Größer, höher, leistungsstärker – und schwerer: Die Entwicklung von Windenergieanlagen kennt nur die Richtung nach oben. 2012 brachte es eine neu errichtete Durchschnittsanlage laut Auswertung der Deutschen Windguard auf eine Leistung von 2,4 MW und einen Rotordurchmesser von 99 Metern. Zehn Jahre später hat sich die Leistung auf 4,4 MW nahezu verdoppelt und die Turbinen erreichen Rotordurchmesser von 150 Metern.
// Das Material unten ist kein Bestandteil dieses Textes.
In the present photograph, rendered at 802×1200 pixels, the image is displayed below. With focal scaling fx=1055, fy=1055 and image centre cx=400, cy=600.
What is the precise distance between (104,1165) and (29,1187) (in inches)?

„Rotorblätter, die über 70 Meter lang sind, müssen im Betrieb enorme Lasten aushalten“, sagt Professor Clemens Jauch vom Institut für Windenergietechnik der Hochschule Flensburg. „Entsprechend hoch ist ihr Gewicht und entsprechend groß sind die Lasten, die über den Turm und das Fundament abgeleitet werden müssen. Und das wiederum sorgt für einen enormen Verbrauch von Beton und Stahl für Fundament und Turm.“ 1.000 Kubikmeter Beton können für ein Fundament benötigt werden, mehrere 100 Tonnen Stahl für den Turm, der damit zwischen 15 und 25 Prozent der Kosten einer gesamten Windenergieanlage ausmacht.

Kosten, die angesichts knapper Ressourcen und steigender CO2-Preise künftig noch mehr ins Gewicht fallen dürften. Wie also lässt sich Material einsparen, ohne dass die Stabilität oder der Ertrag beeinträchtigt werden?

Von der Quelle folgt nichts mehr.